╭─ TEXT BLOCK
The Joe Louis Story is a 1953 American movie starring Coley Wallace as Joe Louis, James Edwards as Jack "Chappie" Blackburn, and Shorty Linton (Louis's first trainer) as himself. Wallace himself was an accomplished pro boxer who once beat Rocky Marciano as an amateur.

What's remarkable about this dramatized training is its accuracy. It captures very real coaching wisdom of the time. The scenes with Linton are also unscripted. It's a short video, but there's so much to cover because the footage is pure gold.

I can't think of one boxing expert or historian who thinks modern boxers are better than their counterparts from the past. Boxing in the US is the inverse of other sports. While other sports have become more popular, boxing has declined in popularity.

Many of today's sports stars are better than their past counterparts because they're bigger, more athletic, and have had more play time. In boxing, however, since the peak was the past, fighters of the past had more fights and more experience. Since boxing also has weight divisions, size isn't relevant. In addition, there was more money in boxing relative to other sports, which meant they had better training and better athletes.
╰─
GIVEN EXERCISE A
List each line of the records below that contains the word "higher".
╭─ MATERIAL FOR THIS EXERCISE
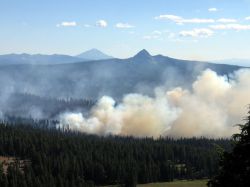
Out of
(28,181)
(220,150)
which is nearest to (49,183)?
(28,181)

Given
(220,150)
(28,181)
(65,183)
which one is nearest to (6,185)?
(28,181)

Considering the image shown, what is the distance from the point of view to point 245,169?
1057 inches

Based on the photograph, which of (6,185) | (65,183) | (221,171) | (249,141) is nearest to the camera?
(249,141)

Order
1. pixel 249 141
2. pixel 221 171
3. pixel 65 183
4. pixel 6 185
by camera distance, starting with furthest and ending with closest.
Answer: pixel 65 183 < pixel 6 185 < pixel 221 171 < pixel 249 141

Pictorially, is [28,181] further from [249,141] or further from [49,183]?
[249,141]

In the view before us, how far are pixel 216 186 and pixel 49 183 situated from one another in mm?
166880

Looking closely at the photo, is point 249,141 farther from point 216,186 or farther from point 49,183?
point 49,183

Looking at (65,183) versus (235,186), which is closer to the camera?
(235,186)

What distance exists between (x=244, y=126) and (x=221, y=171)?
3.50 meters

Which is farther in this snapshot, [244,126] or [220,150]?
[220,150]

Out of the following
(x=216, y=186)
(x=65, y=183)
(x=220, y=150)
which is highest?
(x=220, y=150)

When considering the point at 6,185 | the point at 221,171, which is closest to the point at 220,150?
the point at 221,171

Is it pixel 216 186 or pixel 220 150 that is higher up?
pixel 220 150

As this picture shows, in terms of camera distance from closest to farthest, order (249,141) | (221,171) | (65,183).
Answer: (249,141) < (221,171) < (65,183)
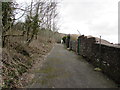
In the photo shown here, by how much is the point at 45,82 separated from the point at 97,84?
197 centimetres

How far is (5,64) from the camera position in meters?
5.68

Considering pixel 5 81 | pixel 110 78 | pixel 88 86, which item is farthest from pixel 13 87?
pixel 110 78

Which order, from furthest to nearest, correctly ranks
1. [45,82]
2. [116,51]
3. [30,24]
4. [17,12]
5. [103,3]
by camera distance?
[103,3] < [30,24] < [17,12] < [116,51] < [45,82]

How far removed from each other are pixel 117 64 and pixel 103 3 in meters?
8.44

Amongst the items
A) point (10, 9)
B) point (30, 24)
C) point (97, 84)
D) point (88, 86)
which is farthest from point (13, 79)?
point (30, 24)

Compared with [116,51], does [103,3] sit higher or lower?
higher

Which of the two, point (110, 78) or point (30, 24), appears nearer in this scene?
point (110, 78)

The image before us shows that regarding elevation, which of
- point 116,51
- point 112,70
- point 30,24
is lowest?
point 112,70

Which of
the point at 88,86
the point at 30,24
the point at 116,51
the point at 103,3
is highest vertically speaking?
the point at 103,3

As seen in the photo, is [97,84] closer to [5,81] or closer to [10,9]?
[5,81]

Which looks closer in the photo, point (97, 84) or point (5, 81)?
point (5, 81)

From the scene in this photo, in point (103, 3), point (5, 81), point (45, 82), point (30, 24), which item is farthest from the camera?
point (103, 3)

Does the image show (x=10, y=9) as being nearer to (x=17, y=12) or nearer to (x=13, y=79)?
╰─
GIVEN EXERCISE B
Continue the passage about The Joe Louis Story and old-time boxing from where it stops.

EXPECTED OUTPUT A
Is it pixel 216 186 or pixel 220 150 that is higher up?
Compared with [116,51], does [103,3] sit higher or lower?
higher

EXPECTED OUTPUT B
One thing you won't see in most old boxing movies, even from the 80s, is pad work. You won't see it in The Joe Louis Story. You probably won't see it in any of the training footage of the top ten greatest pound-for-pound boxers of all time.

What you will see in The Joe Louis Story is shadowboxing drills with the coach watching and giving feedback, then designing new drills to get a desired behavior. Also a lot of training situations for theory. Every moment is teachable.

A lot of coaching is about watching. It's also about developing an embodied fighter who understands how their body moves through air. Constantly hitting things doesn't let you know if you would have lost your balance if you didn't run into something. Learning to crash into things to hold yourself up is how you'll crash into your opponent's punches.